Repeat each entry as written, dropping any picture you find.

__________

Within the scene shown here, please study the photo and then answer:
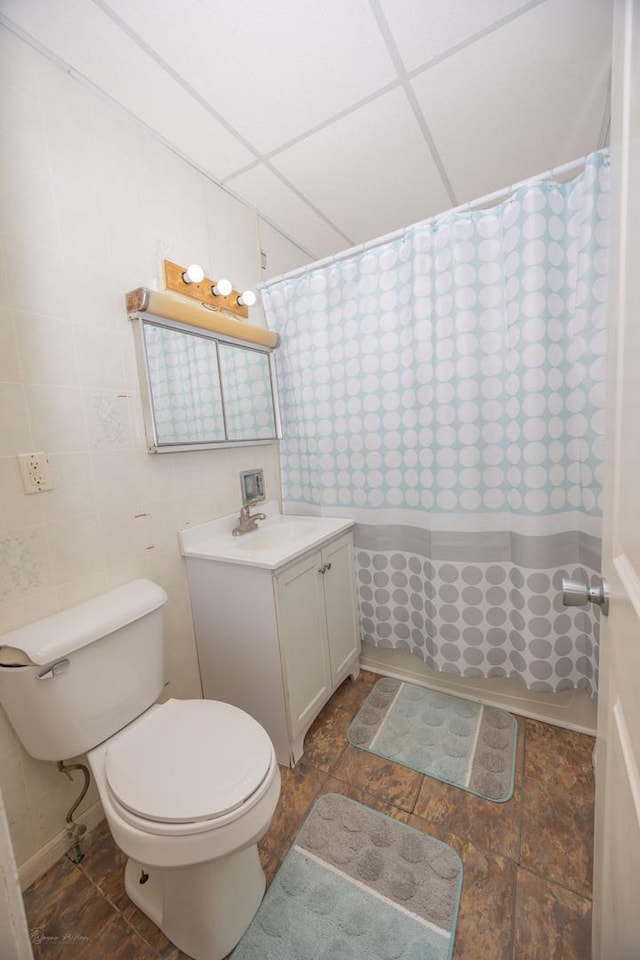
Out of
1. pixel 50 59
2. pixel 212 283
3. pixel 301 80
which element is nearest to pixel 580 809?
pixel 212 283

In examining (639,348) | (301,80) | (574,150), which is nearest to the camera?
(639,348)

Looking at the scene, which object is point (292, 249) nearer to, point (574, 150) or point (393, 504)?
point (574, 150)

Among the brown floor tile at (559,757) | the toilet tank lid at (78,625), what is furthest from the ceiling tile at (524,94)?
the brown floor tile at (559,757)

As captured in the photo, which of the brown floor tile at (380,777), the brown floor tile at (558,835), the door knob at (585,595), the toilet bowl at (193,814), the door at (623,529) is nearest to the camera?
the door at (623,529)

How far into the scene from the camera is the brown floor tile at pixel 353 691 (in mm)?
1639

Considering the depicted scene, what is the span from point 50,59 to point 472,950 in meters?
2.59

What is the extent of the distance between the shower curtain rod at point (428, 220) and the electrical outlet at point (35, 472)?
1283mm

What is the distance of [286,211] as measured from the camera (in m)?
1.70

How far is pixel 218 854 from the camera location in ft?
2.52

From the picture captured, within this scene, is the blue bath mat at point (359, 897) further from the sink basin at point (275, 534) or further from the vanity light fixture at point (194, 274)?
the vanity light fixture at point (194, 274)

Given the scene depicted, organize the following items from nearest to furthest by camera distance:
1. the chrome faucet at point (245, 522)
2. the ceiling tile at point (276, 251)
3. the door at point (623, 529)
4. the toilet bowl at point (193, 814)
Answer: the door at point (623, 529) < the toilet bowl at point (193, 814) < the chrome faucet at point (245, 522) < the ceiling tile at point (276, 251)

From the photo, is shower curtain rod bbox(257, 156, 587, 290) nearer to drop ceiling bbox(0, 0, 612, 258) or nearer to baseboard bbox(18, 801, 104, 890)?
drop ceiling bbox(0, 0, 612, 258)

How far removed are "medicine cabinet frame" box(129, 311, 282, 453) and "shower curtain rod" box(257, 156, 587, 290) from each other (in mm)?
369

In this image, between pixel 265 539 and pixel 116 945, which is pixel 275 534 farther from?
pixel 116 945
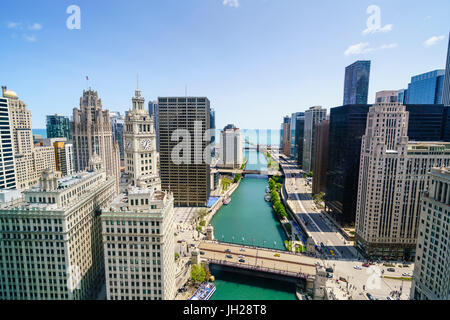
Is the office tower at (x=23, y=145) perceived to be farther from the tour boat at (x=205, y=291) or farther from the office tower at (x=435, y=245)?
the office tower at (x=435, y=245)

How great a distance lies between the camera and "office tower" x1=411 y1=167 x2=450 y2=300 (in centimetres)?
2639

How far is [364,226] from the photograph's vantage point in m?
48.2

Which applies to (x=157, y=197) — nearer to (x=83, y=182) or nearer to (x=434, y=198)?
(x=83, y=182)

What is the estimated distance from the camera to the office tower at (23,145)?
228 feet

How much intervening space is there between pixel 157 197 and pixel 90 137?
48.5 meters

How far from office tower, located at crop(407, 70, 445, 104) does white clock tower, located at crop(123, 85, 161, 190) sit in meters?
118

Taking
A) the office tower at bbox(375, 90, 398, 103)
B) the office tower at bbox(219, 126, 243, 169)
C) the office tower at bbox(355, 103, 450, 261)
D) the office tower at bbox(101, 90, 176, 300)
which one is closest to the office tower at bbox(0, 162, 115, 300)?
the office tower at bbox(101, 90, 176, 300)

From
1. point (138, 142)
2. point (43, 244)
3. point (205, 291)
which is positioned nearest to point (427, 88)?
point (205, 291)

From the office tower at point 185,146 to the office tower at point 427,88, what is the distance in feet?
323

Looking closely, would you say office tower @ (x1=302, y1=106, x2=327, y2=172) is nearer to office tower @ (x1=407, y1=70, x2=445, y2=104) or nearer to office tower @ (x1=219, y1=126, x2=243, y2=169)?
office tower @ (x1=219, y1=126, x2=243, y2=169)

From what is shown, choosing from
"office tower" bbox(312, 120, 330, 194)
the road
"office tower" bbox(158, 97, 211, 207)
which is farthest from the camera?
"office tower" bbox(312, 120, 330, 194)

__________

▶ _Full answer_
Within the scene shown here, please study the photo and then answer:
Out of
1. pixel 50 59
2. pixel 212 283
3. pixel 301 80
which element is nearest to pixel 580 809?
pixel 212 283

In examining (639,348) | (301,80) | (574,150), which is nearest to the camera?
(639,348)

Looking at the scene, which object is point (292, 249) nearer to, point (574, 150) or point (393, 504)?
point (574, 150)

Among the brown floor tile at (559,757) | the toilet tank lid at (78,625), what is furthest from the ceiling tile at (524,94)?
the brown floor tile at (559,757)

As captured in the photo, which of the brown floor tile at (380,777), the brown floor tile at (558,835), the door knob at (585,595), the toilet bowl at (193,814), the door at (623,529) is nearest to the camera?
the door at (623,529)

How far into the scene from the camera is the brown floor tile at pixel 353 691 (in mm)?
1639

Considering the depicted scene, what is the span from point 50,59 to point 472,950 in meters?
2.59

What is the extent of the distance between the shower curtain rod at point (428, 220) and the electrical outlet at point (35, 472)?
1283mm

What is the distance of [286,211] as measured from the camera (in m)?
1.70

How far is pixel 218 854 from the camera location in ft?
2.52

From the picture captured, within this scene, is the blue bath mat at point (359, 897) further from the sink basin at point (275, 534) or further from the vanity light fixture at point (194, 274)?
the vanity light fixture at point (194, 274)

Given the scene depicted, organize the following items from nearest to furthest by camera distance:
1. the chrome faucet at point (245, 522)
2. the ceiling tile at point (276, 251)
3. the door at point (623, 529)
4. the toilet bowl at point (193, 814)
Answer: the door at point (623, 529) < the toilet bowl at point (193, 814) < the chrome faucet at point (245, 522) < the ceiling tile at point (276, 251)

From the photo, is shower curtain rod bbox(257, 156, 587, 290) nearer to drop ceiling bbox(0, 0, 612, 258) or nearer to baseboard bbox(18, 801, 104, 890)?
drop ceiling bbox(0, 0, 612, 258)

How far removed are "medicine cabinet frame" box(129, 311, 282, 453) and "shower curtain rod" box(257, 156, 587, 290) from each other (in mm)?
369

In this image, between pixel 265 539 and pixel 116 945, which is pixel 275 534 farther from?
pixel 116 945
Is the office tower at (x=23, y=145) perceived to be farther from the tour boat at (x=205, y=291) or farther from the office tower at (x=435, y=245)?
the office tower at (x=435, y=245)

How great a distance lies between the camera and "office tower" x1=411 y1=167 x2=450 y2=300 (in centimetres)?
2639

How far is [364,226] from the photograph's vantage point in m?
48.2

Which applies to (x=157, y=197) — nearer to (x=83, y=182) or nearer to (x=434, y=198)?
(x=83, y=182)

What is the estimated distance from the camera to the office tower at (23,145)?
228 feet

How much intervening space is there between pixel 157 197 and pixel 90 137?
48.5 meters

How far from office tower, located at crop(407, 70, 445, 104) does white clock tower, located at crop(123, 85, 161, 190) sit in meters?
118

Taking
A) the office tower at bbox(375, 90, 398, 103)
B) the office tower at bbox(219, 126, 243, 169)
C) the office tower at bbox(355, 103, 450, 261)
D) the office tower at bbox(101, 90, 176, 300)
which one is closest to the office tower at bbox(0, 162, 115, 300)?
the office tower at bbox(101, 90, 176, 300)

From
1. point (138, 142)
2. point (43, 244)
3. point (205, 291)
which is positioned nearest to point (427, 88)?
point (205, 291)

From the office tower at point 185,146 to the office tower at point 427,88, what is the distance in feet?
323

Looking closely, would you say office tower @ (x1=302, y1=106, x2=327, y2=172) is nearer to office tower @ (x1=407, y1=70, x2=445, y2=104) or nearer to office tower @ (x1=219, y1=126, x2=243, y2=169)?
office tower @ (x1=219, y1=126, x2=243, y2=169)

From what is shown, choosing from
"office tower" bbox(312, 120, 330, 194)
the road
"office tower" bbox(158, 97, 211, 207)
which is farthest from the camera?
"office tower" bbox(312, 120, 330, 194)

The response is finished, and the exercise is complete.